Ashish Sharma finds out more.

An anorexic model

Carol Smith is a wide-smiling, middle-aged Jew who works in a pharmacy in the UK. She gave me a fright once by posing corpse-like in a Halloween costume. The skinny photo's online caption read: 'Quod me nutrit, me destruit.' I don't know Latin, but she translated it as: 'What nourishes me, destroys me.'

The photo showed Carol's rib cage pushed out against her tight skeleton costume. 'Look at that caved-in figure,' she boasted. 'Better dead than fed.'

Over the months, her frame became more and more corpse-like. 'I am old maid,' she would ping and send a picture of her 50th birthday with the caption: 'Went for coffee, but no cake, otherwise I would be fifty tonnes!'

Over-exercising and 'looking after oneself' took its toll: Sunken eyes, thinning hair, skin wrinkles. 'I am not starving to death,' she assured herself, 'I'm starving to beauty.'

Carol is an anorexican who practises anorexia, which causes her to stop eating, leading to dangerous weight loss. She sees herself in the image of a malnourished African and seeks out 'thinspiration' from several sites: 'Starvation is control, control is tough. Bones are beautiful, when skinny isn't enough.'

More worrying is her aim to raise herself to new respectability online by providing tips, tricks and information for others who, like her, are in the grip of the eating disorder.

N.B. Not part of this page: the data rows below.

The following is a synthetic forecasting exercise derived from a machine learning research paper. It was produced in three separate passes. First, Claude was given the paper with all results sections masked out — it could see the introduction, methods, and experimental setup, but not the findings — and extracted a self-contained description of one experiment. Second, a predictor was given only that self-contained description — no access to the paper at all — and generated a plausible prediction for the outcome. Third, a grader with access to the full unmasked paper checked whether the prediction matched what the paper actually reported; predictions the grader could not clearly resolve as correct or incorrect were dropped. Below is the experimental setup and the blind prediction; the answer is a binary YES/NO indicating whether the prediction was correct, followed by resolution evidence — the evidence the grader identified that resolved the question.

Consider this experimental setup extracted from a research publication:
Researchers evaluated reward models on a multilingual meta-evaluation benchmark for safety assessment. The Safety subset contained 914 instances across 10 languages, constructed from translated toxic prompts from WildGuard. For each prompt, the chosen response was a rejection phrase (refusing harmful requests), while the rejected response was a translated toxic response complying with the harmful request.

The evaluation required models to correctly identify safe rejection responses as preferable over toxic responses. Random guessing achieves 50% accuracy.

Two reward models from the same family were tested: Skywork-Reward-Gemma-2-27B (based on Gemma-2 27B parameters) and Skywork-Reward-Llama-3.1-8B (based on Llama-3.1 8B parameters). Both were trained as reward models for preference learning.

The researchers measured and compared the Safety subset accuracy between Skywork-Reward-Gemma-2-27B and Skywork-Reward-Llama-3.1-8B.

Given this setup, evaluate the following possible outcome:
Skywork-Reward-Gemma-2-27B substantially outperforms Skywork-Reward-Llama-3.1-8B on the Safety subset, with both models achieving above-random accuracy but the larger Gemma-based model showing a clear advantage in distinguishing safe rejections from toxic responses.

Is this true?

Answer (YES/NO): NO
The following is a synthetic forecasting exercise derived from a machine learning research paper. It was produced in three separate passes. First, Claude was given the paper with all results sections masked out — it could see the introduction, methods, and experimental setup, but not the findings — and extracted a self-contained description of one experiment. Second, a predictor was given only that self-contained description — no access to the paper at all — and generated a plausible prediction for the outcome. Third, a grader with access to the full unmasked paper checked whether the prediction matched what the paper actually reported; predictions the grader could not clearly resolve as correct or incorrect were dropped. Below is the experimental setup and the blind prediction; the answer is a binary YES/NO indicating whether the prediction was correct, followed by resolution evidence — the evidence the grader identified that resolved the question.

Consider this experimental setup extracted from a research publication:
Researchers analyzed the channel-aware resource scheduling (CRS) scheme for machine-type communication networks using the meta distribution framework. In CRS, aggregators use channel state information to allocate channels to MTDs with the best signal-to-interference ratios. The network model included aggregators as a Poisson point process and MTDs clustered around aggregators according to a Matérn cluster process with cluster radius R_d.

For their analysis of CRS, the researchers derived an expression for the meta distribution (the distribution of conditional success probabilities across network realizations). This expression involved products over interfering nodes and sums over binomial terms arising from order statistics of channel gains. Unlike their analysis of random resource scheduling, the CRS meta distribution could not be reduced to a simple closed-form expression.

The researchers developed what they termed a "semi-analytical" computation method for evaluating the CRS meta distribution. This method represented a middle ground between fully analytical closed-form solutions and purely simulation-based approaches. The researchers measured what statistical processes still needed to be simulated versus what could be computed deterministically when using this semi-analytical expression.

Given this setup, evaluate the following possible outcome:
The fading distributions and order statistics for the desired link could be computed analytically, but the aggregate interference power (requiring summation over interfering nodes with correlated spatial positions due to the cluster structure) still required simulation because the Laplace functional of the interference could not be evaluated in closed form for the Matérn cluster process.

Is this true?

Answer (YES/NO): NO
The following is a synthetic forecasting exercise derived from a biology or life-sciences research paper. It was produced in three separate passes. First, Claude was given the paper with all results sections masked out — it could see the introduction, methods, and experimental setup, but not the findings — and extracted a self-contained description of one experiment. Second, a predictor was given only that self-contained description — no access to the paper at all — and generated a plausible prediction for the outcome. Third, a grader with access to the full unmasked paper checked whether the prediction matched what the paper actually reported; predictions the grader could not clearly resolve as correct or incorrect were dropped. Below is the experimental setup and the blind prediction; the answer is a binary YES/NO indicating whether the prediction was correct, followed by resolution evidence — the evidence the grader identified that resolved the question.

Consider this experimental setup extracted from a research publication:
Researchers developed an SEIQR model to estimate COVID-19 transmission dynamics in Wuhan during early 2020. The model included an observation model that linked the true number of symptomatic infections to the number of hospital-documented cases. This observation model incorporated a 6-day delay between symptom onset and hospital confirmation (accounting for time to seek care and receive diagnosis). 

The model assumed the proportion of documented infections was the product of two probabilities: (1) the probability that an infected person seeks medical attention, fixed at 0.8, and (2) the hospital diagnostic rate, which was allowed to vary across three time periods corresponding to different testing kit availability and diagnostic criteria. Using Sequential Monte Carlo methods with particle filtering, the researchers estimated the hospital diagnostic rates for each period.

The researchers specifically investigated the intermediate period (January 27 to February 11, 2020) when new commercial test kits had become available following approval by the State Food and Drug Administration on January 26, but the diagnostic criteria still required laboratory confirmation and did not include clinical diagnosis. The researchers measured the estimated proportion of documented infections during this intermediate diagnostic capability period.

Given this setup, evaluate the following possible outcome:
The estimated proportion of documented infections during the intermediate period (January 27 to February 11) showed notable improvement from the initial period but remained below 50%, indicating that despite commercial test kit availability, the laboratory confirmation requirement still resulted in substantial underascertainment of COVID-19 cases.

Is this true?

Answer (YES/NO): YES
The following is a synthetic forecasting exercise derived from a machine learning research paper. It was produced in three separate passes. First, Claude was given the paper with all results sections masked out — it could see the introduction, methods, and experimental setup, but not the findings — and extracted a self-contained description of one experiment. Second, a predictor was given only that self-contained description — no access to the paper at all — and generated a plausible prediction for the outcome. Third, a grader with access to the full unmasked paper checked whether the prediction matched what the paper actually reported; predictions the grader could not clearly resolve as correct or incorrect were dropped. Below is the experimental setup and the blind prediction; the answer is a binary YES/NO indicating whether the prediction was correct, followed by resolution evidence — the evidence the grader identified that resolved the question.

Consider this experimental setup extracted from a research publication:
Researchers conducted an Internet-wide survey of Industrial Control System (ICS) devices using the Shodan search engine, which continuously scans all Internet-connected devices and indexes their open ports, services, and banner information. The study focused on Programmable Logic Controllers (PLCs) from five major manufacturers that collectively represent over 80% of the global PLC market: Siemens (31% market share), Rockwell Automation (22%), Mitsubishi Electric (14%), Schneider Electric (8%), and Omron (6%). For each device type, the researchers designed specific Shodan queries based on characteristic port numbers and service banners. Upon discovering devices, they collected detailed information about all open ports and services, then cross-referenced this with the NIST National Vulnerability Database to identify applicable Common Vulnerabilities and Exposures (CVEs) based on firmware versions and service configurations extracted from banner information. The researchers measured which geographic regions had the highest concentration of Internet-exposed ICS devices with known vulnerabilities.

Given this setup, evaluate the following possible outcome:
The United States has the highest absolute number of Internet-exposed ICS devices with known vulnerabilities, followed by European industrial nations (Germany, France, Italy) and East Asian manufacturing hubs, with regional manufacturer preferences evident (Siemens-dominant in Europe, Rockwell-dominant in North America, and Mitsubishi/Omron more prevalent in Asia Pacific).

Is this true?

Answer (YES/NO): NO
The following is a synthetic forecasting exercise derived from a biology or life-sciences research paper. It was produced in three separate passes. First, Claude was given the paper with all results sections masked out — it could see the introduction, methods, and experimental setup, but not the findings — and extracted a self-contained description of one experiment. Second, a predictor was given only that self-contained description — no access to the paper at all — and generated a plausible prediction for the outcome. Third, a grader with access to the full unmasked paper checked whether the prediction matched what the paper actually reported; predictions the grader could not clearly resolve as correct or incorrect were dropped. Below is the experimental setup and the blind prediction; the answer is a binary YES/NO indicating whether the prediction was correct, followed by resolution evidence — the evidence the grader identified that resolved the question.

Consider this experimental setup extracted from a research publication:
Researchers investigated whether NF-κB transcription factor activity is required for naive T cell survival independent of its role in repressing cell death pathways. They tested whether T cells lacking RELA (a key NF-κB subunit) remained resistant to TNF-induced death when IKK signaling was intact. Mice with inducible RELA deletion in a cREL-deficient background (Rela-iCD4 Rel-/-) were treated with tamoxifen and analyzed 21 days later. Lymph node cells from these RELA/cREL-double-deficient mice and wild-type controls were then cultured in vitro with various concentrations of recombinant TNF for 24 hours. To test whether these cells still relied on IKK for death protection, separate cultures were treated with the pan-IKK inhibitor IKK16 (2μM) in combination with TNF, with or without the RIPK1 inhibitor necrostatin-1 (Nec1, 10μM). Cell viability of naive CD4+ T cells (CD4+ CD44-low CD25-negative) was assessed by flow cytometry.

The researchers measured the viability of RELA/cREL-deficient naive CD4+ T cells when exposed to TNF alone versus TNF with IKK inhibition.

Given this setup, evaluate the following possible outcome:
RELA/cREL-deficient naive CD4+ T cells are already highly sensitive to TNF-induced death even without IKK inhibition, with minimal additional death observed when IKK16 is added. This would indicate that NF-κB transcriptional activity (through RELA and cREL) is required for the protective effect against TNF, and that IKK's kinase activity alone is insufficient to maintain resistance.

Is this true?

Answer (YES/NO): NO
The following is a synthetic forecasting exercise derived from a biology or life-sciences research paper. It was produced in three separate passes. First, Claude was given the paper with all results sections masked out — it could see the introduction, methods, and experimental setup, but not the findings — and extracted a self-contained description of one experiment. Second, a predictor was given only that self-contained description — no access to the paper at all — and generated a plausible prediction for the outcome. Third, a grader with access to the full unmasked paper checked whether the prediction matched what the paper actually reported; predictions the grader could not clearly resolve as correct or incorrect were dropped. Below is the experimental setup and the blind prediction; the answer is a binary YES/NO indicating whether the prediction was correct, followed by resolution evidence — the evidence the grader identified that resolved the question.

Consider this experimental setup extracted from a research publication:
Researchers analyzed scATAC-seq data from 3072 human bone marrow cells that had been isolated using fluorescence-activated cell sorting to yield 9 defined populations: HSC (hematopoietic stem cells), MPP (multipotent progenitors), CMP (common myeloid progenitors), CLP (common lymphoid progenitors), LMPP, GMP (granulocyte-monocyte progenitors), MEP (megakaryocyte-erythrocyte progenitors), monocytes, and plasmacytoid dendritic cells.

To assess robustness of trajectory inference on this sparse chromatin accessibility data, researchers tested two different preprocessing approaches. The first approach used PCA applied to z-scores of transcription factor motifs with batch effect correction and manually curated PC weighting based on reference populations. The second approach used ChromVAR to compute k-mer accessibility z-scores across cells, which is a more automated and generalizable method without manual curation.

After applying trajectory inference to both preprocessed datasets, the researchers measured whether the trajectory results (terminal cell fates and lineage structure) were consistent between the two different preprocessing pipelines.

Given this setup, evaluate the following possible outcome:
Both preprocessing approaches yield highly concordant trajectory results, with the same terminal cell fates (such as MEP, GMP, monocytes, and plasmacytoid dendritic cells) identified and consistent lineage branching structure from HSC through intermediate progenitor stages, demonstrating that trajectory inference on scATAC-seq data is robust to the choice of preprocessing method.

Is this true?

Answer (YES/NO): YES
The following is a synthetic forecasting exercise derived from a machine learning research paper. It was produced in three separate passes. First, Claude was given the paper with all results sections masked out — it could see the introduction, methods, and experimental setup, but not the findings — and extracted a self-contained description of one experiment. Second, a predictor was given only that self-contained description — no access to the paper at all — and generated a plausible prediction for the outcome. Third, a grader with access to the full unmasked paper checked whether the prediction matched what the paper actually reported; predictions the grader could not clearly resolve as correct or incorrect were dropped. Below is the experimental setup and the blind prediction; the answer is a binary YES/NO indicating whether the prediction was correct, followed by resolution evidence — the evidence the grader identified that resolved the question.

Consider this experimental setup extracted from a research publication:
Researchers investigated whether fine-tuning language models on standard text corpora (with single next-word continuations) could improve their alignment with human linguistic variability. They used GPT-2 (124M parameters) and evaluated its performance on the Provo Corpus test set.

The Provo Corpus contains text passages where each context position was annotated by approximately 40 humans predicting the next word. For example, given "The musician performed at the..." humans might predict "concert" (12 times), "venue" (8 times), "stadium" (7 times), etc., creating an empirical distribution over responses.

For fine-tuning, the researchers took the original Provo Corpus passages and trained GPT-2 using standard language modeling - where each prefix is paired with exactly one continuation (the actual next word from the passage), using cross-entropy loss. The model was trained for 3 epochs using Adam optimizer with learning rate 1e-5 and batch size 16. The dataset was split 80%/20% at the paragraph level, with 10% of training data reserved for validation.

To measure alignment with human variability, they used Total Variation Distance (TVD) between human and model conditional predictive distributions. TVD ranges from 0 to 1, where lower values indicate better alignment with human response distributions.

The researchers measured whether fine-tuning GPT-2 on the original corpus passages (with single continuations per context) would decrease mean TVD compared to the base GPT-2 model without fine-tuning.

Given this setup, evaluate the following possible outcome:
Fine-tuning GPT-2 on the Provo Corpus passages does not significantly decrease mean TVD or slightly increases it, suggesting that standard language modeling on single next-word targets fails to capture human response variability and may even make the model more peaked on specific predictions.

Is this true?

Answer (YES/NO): YES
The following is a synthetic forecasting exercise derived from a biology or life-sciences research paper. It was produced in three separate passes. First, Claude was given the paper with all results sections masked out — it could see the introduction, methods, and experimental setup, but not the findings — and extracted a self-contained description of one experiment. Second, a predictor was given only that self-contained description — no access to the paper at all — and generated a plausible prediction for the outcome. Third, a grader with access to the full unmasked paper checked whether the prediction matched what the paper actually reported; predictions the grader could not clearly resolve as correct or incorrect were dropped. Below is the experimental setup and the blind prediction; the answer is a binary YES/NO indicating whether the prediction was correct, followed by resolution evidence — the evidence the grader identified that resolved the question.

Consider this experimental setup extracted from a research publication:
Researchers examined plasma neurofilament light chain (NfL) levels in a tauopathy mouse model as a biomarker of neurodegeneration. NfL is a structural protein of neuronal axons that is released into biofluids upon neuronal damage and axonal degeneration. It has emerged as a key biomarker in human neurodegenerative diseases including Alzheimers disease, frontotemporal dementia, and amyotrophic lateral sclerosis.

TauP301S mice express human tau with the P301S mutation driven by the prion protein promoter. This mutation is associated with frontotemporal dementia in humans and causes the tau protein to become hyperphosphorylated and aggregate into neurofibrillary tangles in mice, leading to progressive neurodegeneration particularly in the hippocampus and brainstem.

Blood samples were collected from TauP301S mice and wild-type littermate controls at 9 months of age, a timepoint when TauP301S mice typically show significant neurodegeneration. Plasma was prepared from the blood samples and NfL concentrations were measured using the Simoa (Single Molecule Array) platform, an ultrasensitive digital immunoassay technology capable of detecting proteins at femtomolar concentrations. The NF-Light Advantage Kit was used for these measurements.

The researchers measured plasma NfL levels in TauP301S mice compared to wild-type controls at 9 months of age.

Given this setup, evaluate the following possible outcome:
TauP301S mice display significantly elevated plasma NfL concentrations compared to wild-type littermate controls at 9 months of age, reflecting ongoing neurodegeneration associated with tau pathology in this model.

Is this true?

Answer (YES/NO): YES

I ask the 50 year old a reason for wasting herself away. "Look, once your husband's gone, there's nobody left to keep up appearances for. And there's nobody left to keep down food for," she says.

Carol adds that she was declared an 'absolute knockout' with her gaunt face and aged body after joining an anorexia social network two years ago. In this warped world, she says, fans cheer and boo and urge anorexics to extremes.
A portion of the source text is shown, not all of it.